We Have to Take Part in Community
Skim the Reader article again. Read the Chris Piatt mea culpa. Cox is the abuser, Jahraus the enabler, but a broad community with its head down and eyes on its own paper did nothing while “everyone knew”. No one asked the next question. No one walked out on the ice to save the next victim, because it wasn’t their place.Fair enough. It might not have been.
But we need to begin operating in each and every city in such a way that what is going on at every theatre is our business, as it effects everyone.We joke about unsafe electrical systems and holes in walls and platforms that are ready to collapse but we do nothing and the same is true for these sorts of ethical and moral lapses. We don’t paint or patch or reinforce or question. We need to.
Do we get paid enough to do it?
Will caring about the next theatre down the road take time from making your art?
Yes, it one hundred percent will.
But part of your place in a community needs to be ensuring the viability of that community full time and in perpetuity not just your six weeks in a rental a year.
We Have to Be Aware of Our Own Context
I don’t know of a business as siloed as making live stage performance. I’m sure every industry has it’s head in the sand in some way, but in every other field I see makers talking about others making similar apps, or products, or services and how each intersects the field and the consumer. In theatre I see folks making the thing they make and then disappearing back into the room to make the next thing. There are mini-networks that intersect in every community but there is little or no interest in knowing so much as what other companies are doing this season, never mind next season, or how they speak to one another.

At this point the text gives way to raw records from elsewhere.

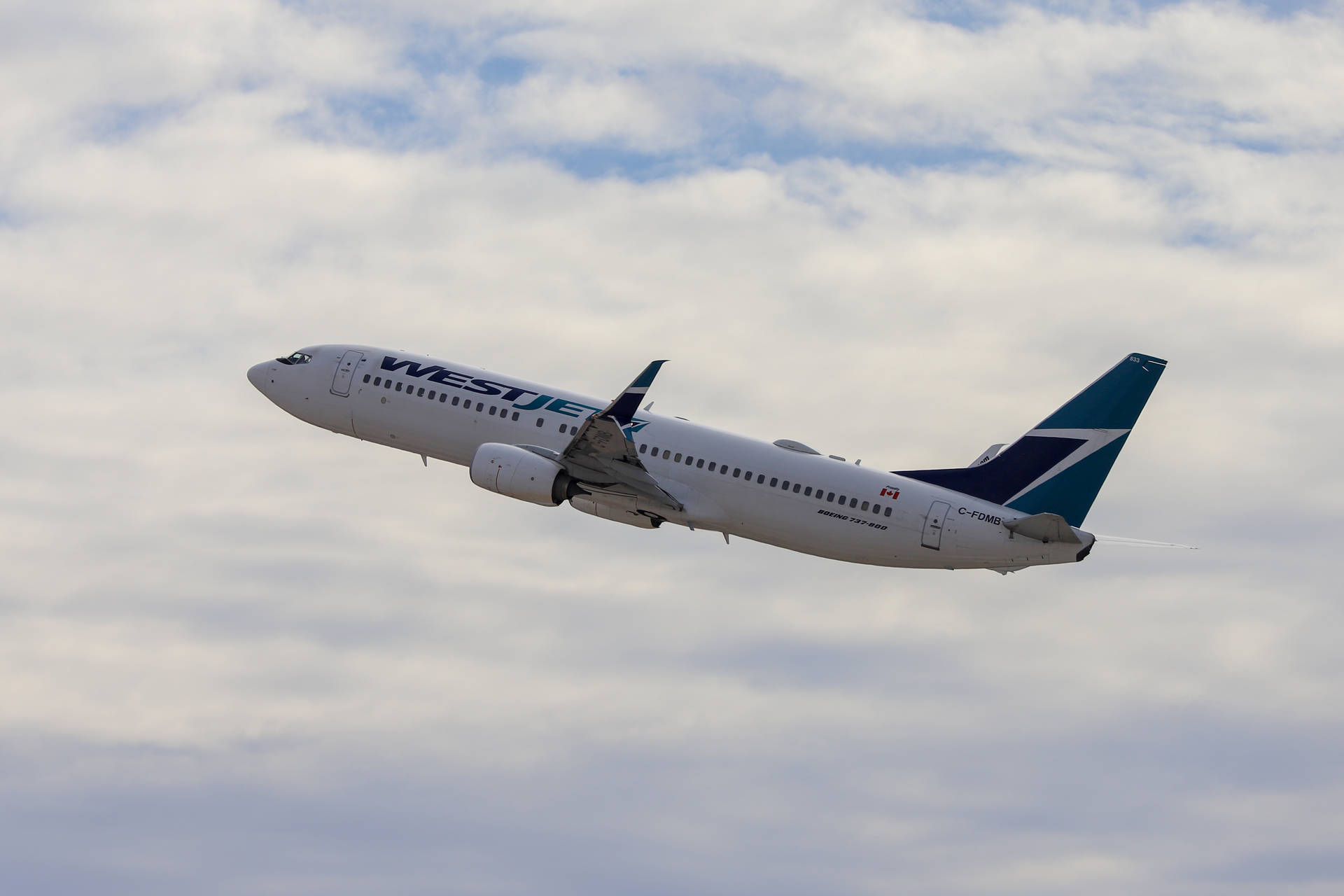 Winging Westjet Airplane Background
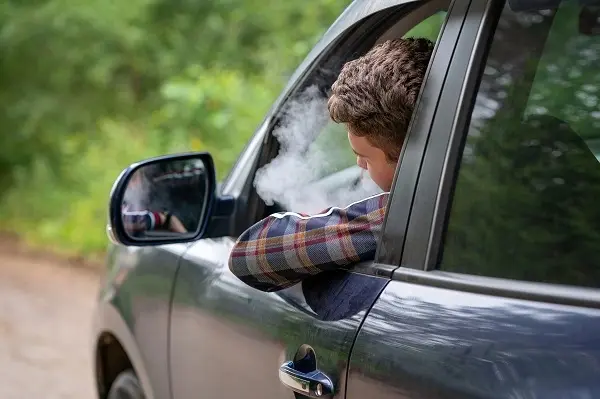 Expert guide on how to get smoke smell out of car permanently in Fresno, showing a clean car interior with fresh air.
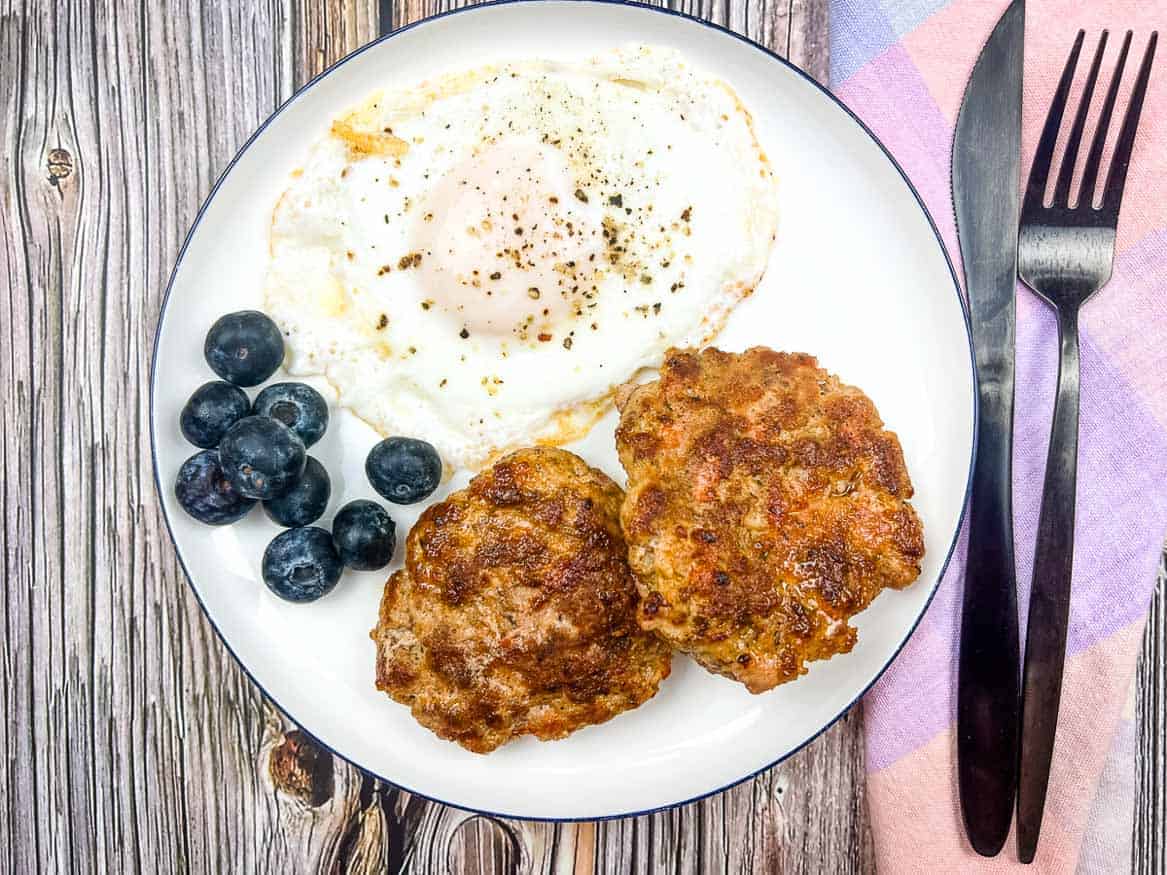 Breakfast sausage on a plate with an egg and berries.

What opportunities exist in the community for people of colour? Size? What is your community’s gender diversity ratio for writers? Directors? Performers? Are you one of 3 companies producing a history play employing 60 men total? Should you gender flip it, maybe select a new play? Have you produced a run of plays about abused women for a decade without noticing?
You should know.
You should care.
I don’t know yet how writers and critics, as harried and underpaid as the rest of the field, can better help contextualize a community. But we need to remember that they are not the enemy and they likely know as much about our world as we do, or more.
Diversity Everywhere is the First, Best Step.
The fewer times the same bodies and the same sorts of bodies are in the same positions the less likely we are to see the sort of calcification that allows for this sort of abuse to flourish. Diversity in the styles of text performed from the pens of different races and and genders and sexualities, serving a broad range actors, helmed by a battalion of (actually extant) directors would serve as an inoculation against this infection.
These are outlines of first steps to enabling broader personal and community self-policing
What do you think can help keep our communities free of this sort of abuse?
What do you feel are the best ways to enable our artists to protect themselves in such a vulnerable industry?